しかし、もし「即時辞任」となったら、左派政党側にとって非常に都合が悪い。もちろん当事者たちも、その点は百も承知。朴政権をひっくり返す可能性が十分あるだけに、より慎重な出方を探っている。
野党側が朴の即時辞任、つまり直近の大統領選を望まない理由は2つある。まず、左派系の大物大統領候補者があまりに多過ぎる点だ。
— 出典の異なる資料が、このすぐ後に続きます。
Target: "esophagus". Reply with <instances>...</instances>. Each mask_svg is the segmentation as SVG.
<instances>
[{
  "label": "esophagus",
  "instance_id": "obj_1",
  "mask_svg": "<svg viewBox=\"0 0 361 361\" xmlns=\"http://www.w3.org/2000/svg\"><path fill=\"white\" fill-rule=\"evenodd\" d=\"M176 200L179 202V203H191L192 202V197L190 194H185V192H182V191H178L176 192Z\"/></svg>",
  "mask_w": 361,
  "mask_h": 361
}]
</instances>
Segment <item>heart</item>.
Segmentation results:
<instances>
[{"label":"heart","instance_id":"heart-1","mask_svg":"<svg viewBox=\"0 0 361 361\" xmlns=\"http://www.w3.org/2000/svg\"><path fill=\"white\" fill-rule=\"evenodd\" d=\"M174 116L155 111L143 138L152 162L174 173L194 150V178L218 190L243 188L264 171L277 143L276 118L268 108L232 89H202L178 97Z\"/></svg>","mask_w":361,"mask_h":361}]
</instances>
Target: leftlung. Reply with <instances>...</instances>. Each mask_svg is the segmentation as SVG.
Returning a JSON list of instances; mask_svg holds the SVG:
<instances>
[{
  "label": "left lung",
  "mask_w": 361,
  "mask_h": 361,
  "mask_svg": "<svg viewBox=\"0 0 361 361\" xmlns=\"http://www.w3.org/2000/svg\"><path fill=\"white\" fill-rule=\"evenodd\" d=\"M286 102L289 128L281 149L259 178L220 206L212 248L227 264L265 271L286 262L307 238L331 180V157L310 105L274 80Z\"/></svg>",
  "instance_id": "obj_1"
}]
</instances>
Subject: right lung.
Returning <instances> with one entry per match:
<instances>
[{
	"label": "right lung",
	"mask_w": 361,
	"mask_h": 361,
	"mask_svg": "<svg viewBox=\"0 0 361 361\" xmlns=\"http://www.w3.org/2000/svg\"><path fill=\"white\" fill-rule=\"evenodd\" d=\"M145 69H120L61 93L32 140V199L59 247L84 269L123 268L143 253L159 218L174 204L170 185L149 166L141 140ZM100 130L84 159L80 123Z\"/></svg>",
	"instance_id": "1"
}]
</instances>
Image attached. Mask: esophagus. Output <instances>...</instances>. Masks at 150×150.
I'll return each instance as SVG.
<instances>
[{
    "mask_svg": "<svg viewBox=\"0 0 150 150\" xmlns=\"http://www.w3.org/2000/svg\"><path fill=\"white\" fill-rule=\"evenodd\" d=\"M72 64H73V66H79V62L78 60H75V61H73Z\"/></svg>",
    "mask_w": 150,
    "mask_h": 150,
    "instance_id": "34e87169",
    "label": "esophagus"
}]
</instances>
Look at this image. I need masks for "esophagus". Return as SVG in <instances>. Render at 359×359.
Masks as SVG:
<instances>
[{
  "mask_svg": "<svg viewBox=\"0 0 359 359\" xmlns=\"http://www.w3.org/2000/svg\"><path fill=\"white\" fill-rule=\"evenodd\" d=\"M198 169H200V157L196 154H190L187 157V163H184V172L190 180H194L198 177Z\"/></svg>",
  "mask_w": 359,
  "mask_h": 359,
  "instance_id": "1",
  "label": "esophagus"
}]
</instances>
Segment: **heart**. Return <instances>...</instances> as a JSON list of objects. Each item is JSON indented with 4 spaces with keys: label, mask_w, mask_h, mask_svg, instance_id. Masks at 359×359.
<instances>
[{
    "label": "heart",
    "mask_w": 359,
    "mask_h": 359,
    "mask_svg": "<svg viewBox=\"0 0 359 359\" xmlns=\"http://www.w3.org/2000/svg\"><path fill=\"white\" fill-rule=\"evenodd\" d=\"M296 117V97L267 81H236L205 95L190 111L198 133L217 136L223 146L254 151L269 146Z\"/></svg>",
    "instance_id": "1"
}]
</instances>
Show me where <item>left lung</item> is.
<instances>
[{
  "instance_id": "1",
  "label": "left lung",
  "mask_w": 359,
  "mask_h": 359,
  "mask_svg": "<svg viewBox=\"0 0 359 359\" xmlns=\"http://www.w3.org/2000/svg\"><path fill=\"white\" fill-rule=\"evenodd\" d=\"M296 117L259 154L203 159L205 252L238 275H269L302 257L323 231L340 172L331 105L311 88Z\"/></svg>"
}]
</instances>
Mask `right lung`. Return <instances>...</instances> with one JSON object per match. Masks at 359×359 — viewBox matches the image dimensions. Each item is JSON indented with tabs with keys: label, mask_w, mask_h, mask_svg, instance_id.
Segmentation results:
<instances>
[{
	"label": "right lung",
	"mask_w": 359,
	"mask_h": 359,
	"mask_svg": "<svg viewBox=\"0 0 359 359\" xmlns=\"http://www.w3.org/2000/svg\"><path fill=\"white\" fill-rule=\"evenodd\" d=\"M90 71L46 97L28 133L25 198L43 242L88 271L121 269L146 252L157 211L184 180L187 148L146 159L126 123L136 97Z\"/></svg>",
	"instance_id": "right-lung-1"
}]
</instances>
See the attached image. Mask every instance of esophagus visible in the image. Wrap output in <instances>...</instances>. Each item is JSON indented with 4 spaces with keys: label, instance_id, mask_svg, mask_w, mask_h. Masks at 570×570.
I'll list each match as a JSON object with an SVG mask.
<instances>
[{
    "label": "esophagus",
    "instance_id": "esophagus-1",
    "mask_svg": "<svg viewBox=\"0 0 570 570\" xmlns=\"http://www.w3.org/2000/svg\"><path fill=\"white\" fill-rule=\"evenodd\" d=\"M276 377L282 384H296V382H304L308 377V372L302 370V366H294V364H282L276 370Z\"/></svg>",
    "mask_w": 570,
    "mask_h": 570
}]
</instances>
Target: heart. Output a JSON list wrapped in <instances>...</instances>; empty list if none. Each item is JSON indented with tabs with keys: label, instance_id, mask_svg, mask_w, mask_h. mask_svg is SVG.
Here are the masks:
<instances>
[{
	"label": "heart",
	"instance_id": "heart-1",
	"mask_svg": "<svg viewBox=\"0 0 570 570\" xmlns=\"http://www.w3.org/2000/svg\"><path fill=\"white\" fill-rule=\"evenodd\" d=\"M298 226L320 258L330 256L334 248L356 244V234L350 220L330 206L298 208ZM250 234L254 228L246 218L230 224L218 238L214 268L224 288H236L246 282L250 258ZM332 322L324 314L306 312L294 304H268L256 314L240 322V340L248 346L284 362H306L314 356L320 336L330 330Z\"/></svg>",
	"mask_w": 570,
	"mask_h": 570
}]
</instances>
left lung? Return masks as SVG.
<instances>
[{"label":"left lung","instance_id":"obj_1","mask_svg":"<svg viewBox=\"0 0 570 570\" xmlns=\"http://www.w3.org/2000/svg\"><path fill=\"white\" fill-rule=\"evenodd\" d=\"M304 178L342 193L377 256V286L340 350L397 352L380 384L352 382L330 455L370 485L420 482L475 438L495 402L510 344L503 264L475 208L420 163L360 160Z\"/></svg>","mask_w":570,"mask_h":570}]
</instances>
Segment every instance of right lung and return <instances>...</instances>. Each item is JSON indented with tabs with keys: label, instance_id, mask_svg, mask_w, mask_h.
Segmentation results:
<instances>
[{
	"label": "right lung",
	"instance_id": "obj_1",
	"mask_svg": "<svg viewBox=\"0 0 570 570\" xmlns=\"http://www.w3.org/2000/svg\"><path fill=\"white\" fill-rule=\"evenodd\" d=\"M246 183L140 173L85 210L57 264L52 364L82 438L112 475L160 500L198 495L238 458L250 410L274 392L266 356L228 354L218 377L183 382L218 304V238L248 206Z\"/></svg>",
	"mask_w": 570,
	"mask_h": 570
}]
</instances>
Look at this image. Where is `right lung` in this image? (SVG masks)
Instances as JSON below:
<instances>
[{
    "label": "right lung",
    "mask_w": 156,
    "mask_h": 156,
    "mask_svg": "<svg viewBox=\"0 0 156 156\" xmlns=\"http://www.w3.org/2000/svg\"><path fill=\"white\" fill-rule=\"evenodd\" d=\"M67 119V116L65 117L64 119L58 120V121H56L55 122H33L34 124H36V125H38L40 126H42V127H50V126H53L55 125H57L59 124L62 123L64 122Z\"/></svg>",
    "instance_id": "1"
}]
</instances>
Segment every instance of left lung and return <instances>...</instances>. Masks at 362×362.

前「共に民主党」代表の文在寅(ムン・ジェイン)や「国民の党」の安哲秀(アン・チョルス)共同代表、朴元淳(パク・ウォンスン)ソウル市長、李在明(イ・ジェミン)城南市長、安熙正(アン・ヒジョン)忠清南道知事など、当選を十分に狙える面々がずらりと並ぶ。さまざまな世論調査で健闘している彼らだが、候補者の絞り込みについては意見の一致は得られていないようだ。もし大統領選がすぐに実施されれば左派は分裂に陥り、保守陣営の候補が勝利をつかむだろう。
【参考記事】[動画]韓国100万人の退陣コール 朴槿惠大統領、週明けに検察が聴取へ
もう1つの理由は、今回の大スキャンダル後も左派政党への支持がそれほど高まっていないことだ。
ギャラップ・コリアの世論調査によれば、与党セヌリ党の支持率は34%から18%に下落し、朴自身の支持率は33%から5%へと急落した。しかし同じ時期に「共に民主党」は7ポイント、国民党は1ポイントしか支持率を伸ばしていない。
セヌリ党離れした有権者は「支持政党無し」の状態にある。もしスキャンダルが収束したり、今日が投票日だとすれば、保守派に戻って票を投じるはずだ。
冷静に考えるなら左派は、次の大統領選が予定される来年12月まで朴を大統領府にとどめ、国民の不満のはけ口として利用するのが賢明だ。早過ぎる大統領選は、彼らにも都合が悪い。